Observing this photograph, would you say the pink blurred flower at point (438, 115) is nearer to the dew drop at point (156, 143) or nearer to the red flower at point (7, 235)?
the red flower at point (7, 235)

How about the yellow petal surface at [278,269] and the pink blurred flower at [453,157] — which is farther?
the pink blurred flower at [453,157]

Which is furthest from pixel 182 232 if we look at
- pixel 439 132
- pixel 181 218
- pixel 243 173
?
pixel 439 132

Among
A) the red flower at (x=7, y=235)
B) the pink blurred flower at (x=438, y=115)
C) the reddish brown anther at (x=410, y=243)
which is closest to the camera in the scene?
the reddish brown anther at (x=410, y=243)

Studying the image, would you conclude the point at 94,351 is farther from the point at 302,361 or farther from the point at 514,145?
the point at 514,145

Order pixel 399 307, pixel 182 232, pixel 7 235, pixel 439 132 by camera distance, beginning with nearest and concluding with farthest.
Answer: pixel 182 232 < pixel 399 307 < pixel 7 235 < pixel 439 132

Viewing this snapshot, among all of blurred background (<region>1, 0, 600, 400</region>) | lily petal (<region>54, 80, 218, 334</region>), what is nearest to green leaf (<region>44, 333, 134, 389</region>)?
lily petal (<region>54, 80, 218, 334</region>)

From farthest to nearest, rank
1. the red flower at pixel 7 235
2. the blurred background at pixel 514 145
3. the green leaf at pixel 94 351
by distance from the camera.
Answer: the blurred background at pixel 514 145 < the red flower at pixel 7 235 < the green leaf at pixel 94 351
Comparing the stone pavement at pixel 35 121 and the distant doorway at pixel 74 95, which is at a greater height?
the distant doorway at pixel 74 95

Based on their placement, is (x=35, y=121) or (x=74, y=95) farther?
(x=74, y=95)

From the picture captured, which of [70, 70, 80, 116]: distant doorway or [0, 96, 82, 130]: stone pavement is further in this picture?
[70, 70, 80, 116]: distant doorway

********************

• _EXERCISE GOAL_
Put the records from the line containing "Comparing the stone" through the end of the records into a two-column CSV with the headers text and answer. Each row should hold one record, with the record's text and its answer each in its own quoted field and any line breaks replaced by spaces.

• _ANSWER TO THE PROBLEM_
text,answer
"Comparing the stone pavement at pixel 35 121 and the distant doorway at pixel 74 95, which is at a greater height?","the distant doorway at pixel 74 95"
"Based on their placement, is (x=35, y=121) or (x=74, y=95) farther?","(x=74, y=95)"
"From the picture captured, which of [70, 70, 80, 116]: distant doorway or [0, 96, 82, 130]: stone pavement is further in this picture?","[70, 70, 80, 116]: distant doorway"